Toward Scalable Fully Homomorphic Encryption Through Light Trusted Computing Assistance
This addresses the problem of scalable secure outsourcing of computation for users needing confidentiality and integrity, though it is incremental as it builds on existing FHE and TEE technologies.
The paper tackles the performance slowdown in fully homomorphic encryption (FHE) by proposing TEEFHE, a hybrid system that uses hardware Trusted Execution Environments (TEEs) like SGX to assist FHE, specifically moving the bootstrapping step to a secured enclave, resulting in improved time and space efficiency compared to software-only FHE schemes.
It has been a long standing problem to securely outsource computation tasks to an untrusted party with integrity and confidentiality guarantees. While fully homomorphic encryption (FHE) is a promising technique that allows computations performed on the encrypted data, it suffers from a significant slow down to the computation.

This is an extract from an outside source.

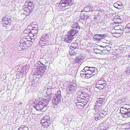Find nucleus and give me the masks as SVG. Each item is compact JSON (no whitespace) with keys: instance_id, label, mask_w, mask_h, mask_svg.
Wrapping results in <instances>:
<instances>
[{"instance_id":"1","label":"nucleus","mask_w":130,"mask_h":130,"mask_svg":"<svg viewBox=\"0 0 130 130\" xmlns=\"http://www.w3.org/2000/svg\"><path fill=\"white\" fill-rule=\"evenodd\" d=\"M97 69L94 67H85L82 71L80 72V75L82 77L88 78L96 74Z\"/></svg>"},{"instance_id":"2","label":"nucleus","mask_w":130,"mask_h":130,"mask_svg":"<svg viewBox=\"0 0 130 130\" xmlns=\"http://www.w3.org/2000/svg\"><path fill=\"white\" fill-rule=\"evenodd\" d=\"M34 5L33 3L30 1H26L23 7V14L26 16L30 15L33 10Z\"/></svg>"},{"instance_id":"3","label":"nucleus","mask_w":130,"mask_h":130,"mask_svg":"<svg viewBox=\"0 0 130 130\" xmlns=\"http://www.w3.org/2000/svg\"><path fill=\"white\" fill-rule=\"evenodd\" d=\"M36 67L37 69L35 73V75L37 76L38 78H40L44 75L47 70V66L44 65L41 61H38L36 64Z\"/></svg>"},{"instance_id":"4","label":"nucleus","mask_w":130,"mask_h":130,"mask_svg":"<svg viewBox=\"0 0 130 130\" xmlns=\"http://www.w3.org/2000/svg\"><path fill=\"white\" fill-rule=\"evenodd\" d=\"M46 94L44 97L42 101L44 106H47L48 103L51 100L52 98L51 91L49 89H48L46 92Z\"/></svg>"},{"instance_id":"5","label":"nucleus","mask_w":130,"mask_h":130,"mask_svg":"<svg viewBox=\"0 0 130 130\" xmlns=\"http://www.w3.org/2000/svg\"><path fill=\"white\" fill-rule=\"evenodd\" d=\"M35 104V108L37 110L39 111L42 110L44 108L46 107L47 106H44L43 102L41 101L39 98H37L35 99L34 102Z\"/></svg>"},{"instance_id":"6","label":"nucleus","mask_w":130,"mask_h":130,"mask_svg":"<svg viewBox=\"0 0 130 130\" xmlns=\"http://www.w3.org/2000/svg\"><path fill=\"white\" fill-rule=\"evenodd\" d=\"M120 111L121 113H119L118 116L120 118L119 119L121 118V115L123 118H127L129 117L130 112L123 106L120 108Z\"/></svg>"},{"instance_id":"7","label":"nucleus","mask_w":130,"mask_h":130,"mask_svg":"<svg viewBox=\"0 0 130 130\" xmlns=\"http://www.w3.org/2000/svg\"><path fill=\"white\" fill-rule=\"evenodd\" d=\"M11 21L9 16L6 15L4 17L2 20V24L3 26L7 27L11 25Z\"/></svg>"},{"instance_id":"8","label":"nucleus","mask_w":130,"mask_h":130,"mask_svg":"<svg viewBox=\"0 0 130 130\" xmlns=\"http://www.w3.org/2000/svg\"><path fill=\"white\" fill-rule=\"evenodd\" d=\"M73 4L72 0H61L59 4L60 6L64 7L71 6Z\"/></svg>"},{"instance_id":"9","label":"nucleus","mask_w":130,"mask_h":130,"mask_svg":"<svg viewBox=\"0 0 130 130\" xmlns=\"http://www.w3.org/2000/svg\"><path fill=\"white\" fill-rule=\"evenodd\" d=\"M48 40L49 38L47 34H44L41 37L39 43L41 46H44L46 45Z\"/></svg>"},{"instance_id":"10","label":"nucleus","mask_w":130,"mask_h":130,"mask_svg":"<svg viewBox=\"0 0 130 130\" xmlns=\"http://www.w3.org/2000/svg\"><path fill=\"white\" fill-rule=\"evenodd\" d=\"M60 91H58L56 94V96L54 98L53 100V103L54 105H57L60 102Z\"/></svg>"},{"instance_id":"11","label":"nucleus","mask_w":130,"mask_h":130,"mask_svg":"<svg viewBox=\"0 0 130 130\" xmlns=\"http://www.w3.org/2000/svg\"><path fill=\"white\" fill-rule=\"evenodd\" d=\"M77 87L73 85H69L66 88V91L68 94L75 93L77 89Z\"/></svg>"},{"instance_id":"12","label":"nucleus","mask_w":130,"mask_h":130,"mask_svg":"<svg viewBox=\"0 0 130 130\" xmlns=\"http://www.w3.org/2000/svg\"><path fill=\"white\" fill-rule=\"evenodd\" d=\"M31 26H28L27 28V30H28L29 31V32L31 34V35H32V37L34 38V39L35 38L37 37V34L38 32V26H36V29H30L31 28Z\"/></svg>"},{"instance_id":"13","label":"nucleus","mask_w":130,"mask_h":130,"mask_svg":"<svg viewBox=\"0 0 130 130\" xmlns=\"http://www.w3.org/2000/svg\"><path fill=\"white\" fill-rule=\"evenodd\" d=\"M89 17V15L88 12L85 11H82L80 15V19L81 20L86 19Z\"/></svg>"},{"instance_id":"14","label":"nucleus","mask_w":130,"mask_h":130,"mask_svg":"<svg viewBox=\"0 0 130 130\" xmlns=\"http://www.w3.org/2000/svg\"><path fill=\"white\" fill-rule=\"evenodd\" d=\"M73 38L72 36L68 34L66 36L64 41L67 43H71L73 40Z\"/></svg>"},{"instance_id":"15","label":"nucleus","mask_w":130,"mask_h":130,"mask_svg":"<svg viewBox=\"0 0 130 130\" xmlns=\"http://www.w3.org/2000/svg\"><path fill=\"white\" fill-rule=\"evenodd\" d=\"M69 52L70 55L71 56H74L76 55L78 52L79 49H76L69 48Z\"/></svg>"},{"instance_id":"16","label":"nucleus","mask_w":130,"mask_h":130,"mask_svg":"<svg viewBox=\"0 0 130 130\" xmlns=\"http://www.w3.org/2000/svg\"><path fill=\"white\" fill-rule=\"evenodd\" d=\"M106 85V84L105 83H103L99 82L96 83L95 87L101 90L104 88Z\"/></svg>"},{"instance_id":"17","label":"nucleus","mask_w":130,"mask_h":130,"mask_svg":"<svg viewBox=\"0 0 130 130\" xmlns=\"http://www.w3.org/2000/svg\"><path fill=\"white\" fill-rule=\"evenodd\" d=\"M111 47L108 46H105L104 50L102 51V53L105 55L109 54L111 50Z\"/></svg>"},{"instance_id":"18","label":"nucleus","mask_w":130,"mask_h":130,"mask_svg":"<svg viewBox=\"0 0 130 130\" xmlns=\"http://www.w3.org/2000/svg\"><path fill=\"white\" fill-rule=\"evenodd\" d=\"M24 34L25 37H30V39H34V38L32 37V35H31V34L29 32V31L27 29L24 31Z\"/></svg>"},{"instance_id":"19","label":"nucleus","mask_w":130,"mask_h":130,"mask_svg":"<svg viewBox=\"0 0 130 130\" xmlns=\"http://www.w3.org/2000/svg\"><path fill=\"white\" fill-rule=\"evenodd\" d=\"M27 38H24L23 39L24 41L28 47L30 46L32 44V42L31 40H29L27 39Z\"/></svg>"},{"instance_id":"20","label":"nucleus","mask_w":130,"mask_h":130,"mask_svg":"<svg viewBox=\"0 0 130 130\" xmlns=\"http://www.w3.org/2000/svg\"><path fill=\"white\" fill-rule=\"evenodd\" d=\"M104 101L105 99L104 98H100L97 99L96 100L97 104H98V105L102 106L104 103Z\"/></svg>"},{"instance_id":"21","label":"nucleus","mask_w":130,"mask_h":130,"mask_svg":"<svg viewBox=\"0 0 130 130\" xmlns=\"http://www.w3.org/2000/svg\"><path fill=\"white\" fill-rule=\"evenodd\" d=\"M78 32V30L74 29H71L68 32V34L72 36L73 37Z\"/></svg>"},{"instance_id":"22","label":"nucleus","mask_w":130,"mask_h":130,"mask_svg":"<svg viewBox=\"0 0 130 130\" xmlns=\"http://www.w3.org/2000/svg\"><path fill=\"white\" fill-rule=\"evenodd\" d=\"M114 6L115 8L119 9L122 8L123 7L122 3L120 2H117L116 3H115Z\"/></svg>"},{"instance_id":"23","label":"nucleus","mask_w":130,"mask_h":130,"mask_svg":"<svg viewBox=\"0 0 130 130\" xmlns=\"http://www.w3.org/2000/svg\"><path fill=\"white\" fill-rule=\"evenodd\" d=\"M78 43L76 42L73 43L71 44L69 48L79 49L78 48Z\"/></svg>"},{"instance_id":"24","label":"nucleus","mask_w":130,"mask_h":130,"mask_svg":"<svg viewBox=\"0 0 130 130\" xmlns=\"http://www.w3.org/2000/svg\"><path fill=\"white\" fill-rule=\"evenodd\" d=\"M114 31V29H112L111 32L113 36L116 37L118 38L121 36V34L120 33L118 32L117 31L115 32Z\"/></svg>"},{"instance_id":"25","label":"nucleus","mask_w":130,"mask_h":130,"mask_svg":"<svg viewBox=\"0 0 130 130\" xmlns=\"http://www.w3.org/2000/svg\"><path fill=\"white\" fill-rule=\"evenodd\" d=\"M51 123V122L50 120H47L45 121L43 124H42V126L43 127H47Z\"/></svg>"},{"instance_id":"26","label":"nucleus","mask_w":130,"mask_h":130,"mask_svg":"<svg viewBox=\"0 0 130 130\" xmlns=\"http://www.w3.org/2000/svg\"><path fill=\"white\" fill-rule=\"evenodd\" d=\"M83 60V57L81 56H79L76 58L75 60L76 62L79 63Z\"/></svg>"},{"instance_id":"27","label":"nucleus","mask_w":130,"mask_h":130,"mask_svg":"<svg viewBox=\"0 0 130 130\" xmlns=\"http://www.w3.org/2000/svg\"><path fill=\"white\" fill-rule=\"evenodd\" d=\"M102 37L101 35L95 34L93 36V38L94 40L98 41L101 39Z\"/></svg>"},{"instance_id":"28","label":"nucleus","mask_w":130,"mask_h":130,"mask_svg":"<svg viewBox=\"0 0 130 130\" xmlns=\"http://www.w3.org/2000/svg\"><path fill=\"white\" fill-rule=\"evenodd\" d=\"M125 30L126 33L130 34V24H128L126 25Z\"/></svg>"},{"instance_id":"29","label":"nucleus","mask_w":130,"mask_h":130,"mask_svg":"<svg viewBox=\"0 0 130 130\" xmlns=\"http://www.w3.org/2000/svg\"><path fill=\"white\" fill-rule=\"evenodd\" d=\"M20 46L23 50L27 48L28 47L24 41L21 43Z\"/></svg>"},{"instance_id":"30","label":"nucleus","mask_w":130,"mask_h":130,"mask_svg":"<svg viewBox=\"0 0 130 130\" xmlns=\"http://www.w3.org/2000/svg\"><path fill=\"white\" fill-rule=\"evenodd\" d=\"M98 105V104H97L95 106H94V109L96 111L99 112L100 111V109H101V105Z\"/></svg>"},{"instance_id":"31","label":"nucleus","mask_w":130,"mask_h":130,"mask_svg":"<svg viewBox=\"0 0 130 130\" xmlns=\"http://www.w3.org/2000/svg\"><path fill=\"white\" fill-rule=\"evenodd\" d=\"M72 27L73 28L79 29L80 27L78 26V24L77 23H75L72 25Z\"/></svg>"},{"instance_id":"32","label":"nucleus","mask_w":130,"mask_h":130,"mask_svg":"<svg viewBox=\"0 0 130 130\" xmlns=\"http://www.w3.org/2000/svg\"><path fill=\"white\" fill-rule=\"evenodd\" d=\"M76 103V106L79 108L82 106H84V104L81 102H77Z\"/></svg>"},{"instance_id":"33","label":"nucleus","mask_w":130,"mask_h":130,"mask_svg":"<svg viewBox=\"0 0 130 130\" xmlns=\"http://www.w3.org/2000/svg\"><path fill=\"white\" fill-rule=\"evenodd\" d=\"M117 57V55L115 52H113L111 54V57L113 59H116Z\"/></svg>"},{"instance_id":"34","label":"nucleus","mask_w":130,"mask_h":130,"mask_svg":"<svg viewBox=\"0 0 130 130\" xmlns=\"http://www.w3.org/2000/svg\"><path fill=\"white\" fill-rule=\"evenodd\" d=\"M18 130H28V128L25 126H21L18 128Z\"/></svg>"},{"instance_id":"35","label":"nucleus","mask_w":130,"mask_h":130,"mask_svg":"<svg viewBox=\"0 0 130 130\" xmlns=\"http://www.w3.org/2000/svg\"><path fill=\"white\" fill-rule=\"evenodd\" d=\"M123 107L130 112V105L125 104L123 106Z\"/></svg>"},{"instance_id":"36","label":"nucleus","mask_w":130,"mask_h":130,"mask_svg":"<svg viewBox=\"0 0 130 130\" xmlns=\"http://www.w3.org/2000/svg\"><path fill=\"white\" fill-rule=\"evenodd\" d=\"M122 27V26L120 25L117 26L115 27L113 29H114L115 30H121L120 29V27Z\"/></svg>"},{"instance_id":"37","label":"nucleus","mask_w":130,"mask_h":130,"mask_svg":"<svg viewBox=\"0 0 130 130\" xmlns=\"http://www.w3.org/2000/svg\"><path fill=\"white\" fill-rule=\"evenodd\" d=\"M115 17L114 19V22H115V23H116V24H118L119 23H120L121 22V20L119 18H118L116 20V19H115Z\"/></svg>"},{"instance_id":"38","label":"nucleus","mask_w":130,"mask_h":130,"mask_svg":"<svg viewBox=\"0 0 130 130\" xmlns=\"http://www.w3.org/2000/svg\"><path fill=\"white\" fill-rule=\"evenodd\" d=\"M101 50L95 48L94 49V52L96 54H99L101 53Z\"/></svg>"},{"instance_id":"39","label":"nucleus","mask_w":130,"mask_h":130,"mask_svg":"<svg viewBox=\"0 0 130 130\" xmlns=\"http://www.w3.org/2000/svg\"><path fill=\"white\" fill-rule=\"evenodd\" d=\"M45 121H46L44 119H42L41 121V123L42 124H43L44 122H45Z\"/></svg>"},{"instance_id":"40","label":"nucleus","mask_w":130,"mask_h":130,"mask_svg":"<svg viewBox=\"0 0 130 130\" xmlns=\"http://www.w3.org/2000/svg\"><path fill=\"white\" fill-rule=\"evenodd\" d=\"M34 26V25H32V28H31V29H36V26H38L37 25H35V26Z\"/></svg>"},{"instance_id":"41","label":"nucleus","mask_w":130,"mask_h":130,"mask_svg":"<svg viewBox=\"0 0 130 130\" xmlns=\"http://www.w3.org/2000/svg\"><path fill=\"white\" fill-rule=\"evenodd\" d=\"M95 120L96 121H98V120L99 119V117H97V116H96V114H95Z\"/></svg>"},{"instance_id":"42","label":"nucleus","mask_w":130,"mask_h":130,"mask_svg":"<svg viewBox=\"0 0 130 130\" xmlns=\"http://www.w3.org/2000/svg\"><path fill=\"white\" fill-rule=\"evenodd\" d=\"M127 72L128 73H130V68H128L127 70Z\"/></svg>"},{"instance_id":"43","label":"nucleus","mask_w":130,"mask_h":130,"mask_svg":"<svg viewBox=\"0 0 130 130\" xmlns=\"http://www.w3.org/2000/svg\"><path fill=\"white\" fill-rule=\"evenodd\" d=\"M129 56L130 57V52H129Z\"/></svg>"},{"instance_id":"44","label":"nucleus","mask_w":130,"mask_h":130,"mask_svg":"<svg viewBox=\"0 0 130 130\" xmlns=\"http://www.w3.org/2000/svg\"><path fill=\"white\" fill-rule=\"evenodd\" d=\"M100 46L101 47H104V46H103L102 45H101Z\"/></svg>"},{"instance_id":"45","label":"nucleus","mask_w":130,"mask_h":130,"mask_svg":"<svg viewBox=\"0 0 130 130\" xmlns=\"http://www.w3.org/2000/svg\"><path fill=\"white\" fill-rule=\"evenodd\" d=\"M102 42V41H101V40H100V41H99V42H100H100Z\"/></svg>"}]
</instances>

In this paper we propose a hybrid solution that uses the latest hardware Trusted Execution Environments (TEEs) to assist FHE by moving the bootstrapping step, which is one of the major obstacles in designing practical FHE schemes, to a secured SGX enclave. TEEFHE, the hybrid system we designed, makes it possible for homomorphic computations to be performed on smaller ciphertext and secret key, providing better performance and lower memory consumption. We make an effort to mitigate side channel leakages within SGX by making the memory access patterns totally independent from the secret information. The evaluation shows that TEEFHE effectively improves the software only FHE schemes in terms of both time and space.